Confidential to KD: Someone told you your almost 8-inch dick was "smaller than average"?! The average dick is between 5 and 6-ish inches long, which makes your dick above average if anything. I don't know who was measuring you, but he or she was full of shit. You're hung, baby.
Confidential to Queer and Confused: There are plenty of places to meet "good-looking, masculine gay guys who are up for some fun," just not in West Hollywood. My advise for you: Move to a real city -- New York, Chicago, Halifax, Portland.

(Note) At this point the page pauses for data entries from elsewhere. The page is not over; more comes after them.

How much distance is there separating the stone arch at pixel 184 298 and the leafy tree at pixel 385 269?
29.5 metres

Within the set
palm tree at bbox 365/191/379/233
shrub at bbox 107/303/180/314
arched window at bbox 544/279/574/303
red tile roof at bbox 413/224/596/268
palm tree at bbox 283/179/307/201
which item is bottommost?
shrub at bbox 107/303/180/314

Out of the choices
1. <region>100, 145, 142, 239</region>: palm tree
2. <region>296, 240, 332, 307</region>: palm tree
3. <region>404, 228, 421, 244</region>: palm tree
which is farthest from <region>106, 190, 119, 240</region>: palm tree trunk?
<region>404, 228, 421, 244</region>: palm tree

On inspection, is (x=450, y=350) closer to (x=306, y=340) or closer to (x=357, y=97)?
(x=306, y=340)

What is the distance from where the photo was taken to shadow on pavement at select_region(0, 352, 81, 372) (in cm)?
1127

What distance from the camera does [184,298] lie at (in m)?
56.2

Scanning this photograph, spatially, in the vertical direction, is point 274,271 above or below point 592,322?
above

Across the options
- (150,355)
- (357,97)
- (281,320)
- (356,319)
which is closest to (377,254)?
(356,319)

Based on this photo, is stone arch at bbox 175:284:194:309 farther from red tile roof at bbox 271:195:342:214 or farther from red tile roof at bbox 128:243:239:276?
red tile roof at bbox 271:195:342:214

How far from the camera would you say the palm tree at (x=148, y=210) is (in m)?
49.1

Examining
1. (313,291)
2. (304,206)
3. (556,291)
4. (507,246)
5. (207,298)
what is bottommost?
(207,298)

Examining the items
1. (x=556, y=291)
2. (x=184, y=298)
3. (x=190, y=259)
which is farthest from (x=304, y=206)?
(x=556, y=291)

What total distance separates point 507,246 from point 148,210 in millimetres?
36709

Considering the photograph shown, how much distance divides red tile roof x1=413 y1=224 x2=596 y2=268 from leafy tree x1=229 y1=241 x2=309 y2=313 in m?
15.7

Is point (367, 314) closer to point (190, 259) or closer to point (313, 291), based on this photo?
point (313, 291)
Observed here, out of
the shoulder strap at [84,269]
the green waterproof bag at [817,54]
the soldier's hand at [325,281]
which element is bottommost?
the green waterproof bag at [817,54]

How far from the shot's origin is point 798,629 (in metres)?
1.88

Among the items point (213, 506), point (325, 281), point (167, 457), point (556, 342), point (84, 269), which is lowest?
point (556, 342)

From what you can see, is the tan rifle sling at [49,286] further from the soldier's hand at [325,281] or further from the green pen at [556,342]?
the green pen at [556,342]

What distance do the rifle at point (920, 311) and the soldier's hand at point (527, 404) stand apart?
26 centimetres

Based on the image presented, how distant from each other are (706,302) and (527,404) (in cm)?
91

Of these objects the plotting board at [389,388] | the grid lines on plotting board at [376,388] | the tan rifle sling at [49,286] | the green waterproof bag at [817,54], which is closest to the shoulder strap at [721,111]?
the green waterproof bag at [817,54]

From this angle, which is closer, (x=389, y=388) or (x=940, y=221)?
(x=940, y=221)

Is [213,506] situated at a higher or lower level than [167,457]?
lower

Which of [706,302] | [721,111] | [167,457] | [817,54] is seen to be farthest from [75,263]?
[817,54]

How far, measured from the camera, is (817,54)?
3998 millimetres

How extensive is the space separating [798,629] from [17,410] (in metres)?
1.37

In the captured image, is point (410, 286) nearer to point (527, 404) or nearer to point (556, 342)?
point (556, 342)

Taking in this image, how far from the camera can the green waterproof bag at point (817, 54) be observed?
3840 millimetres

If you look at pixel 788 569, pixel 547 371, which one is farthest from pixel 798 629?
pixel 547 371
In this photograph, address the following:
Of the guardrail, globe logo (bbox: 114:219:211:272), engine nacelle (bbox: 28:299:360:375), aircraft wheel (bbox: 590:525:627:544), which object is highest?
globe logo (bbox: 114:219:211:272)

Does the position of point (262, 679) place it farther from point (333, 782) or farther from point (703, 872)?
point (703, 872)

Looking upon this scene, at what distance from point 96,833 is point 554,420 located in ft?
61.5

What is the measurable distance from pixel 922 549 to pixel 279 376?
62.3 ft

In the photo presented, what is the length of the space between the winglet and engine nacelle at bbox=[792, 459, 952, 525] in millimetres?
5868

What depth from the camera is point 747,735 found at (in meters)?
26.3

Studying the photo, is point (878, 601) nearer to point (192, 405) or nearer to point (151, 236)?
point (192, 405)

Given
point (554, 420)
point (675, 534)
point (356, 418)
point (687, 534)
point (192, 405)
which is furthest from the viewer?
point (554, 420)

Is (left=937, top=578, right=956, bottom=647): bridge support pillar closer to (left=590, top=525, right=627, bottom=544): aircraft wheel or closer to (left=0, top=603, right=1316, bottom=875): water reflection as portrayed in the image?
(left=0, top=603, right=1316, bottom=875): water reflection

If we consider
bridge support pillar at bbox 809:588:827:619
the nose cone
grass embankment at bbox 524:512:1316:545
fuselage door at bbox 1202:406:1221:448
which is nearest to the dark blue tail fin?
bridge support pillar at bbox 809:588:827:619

Confidential to Wish I'd Known: The more information someone has about anything, the better prepared they're going to be for any eventuality. Soooo, buttercup, yes I do think a girl virgin should inform the boy who's about to fuck her that there's a hymen in there somewhere, even if that boy isn't her longtime boyfriend. What reason could there possibly be not to inform him? The risk that he'll bail is slight; he's likelier to be a little more considerate and thoughtful. If he does bail, good riddance: Why would you want such an asshole to take your virginity anyway?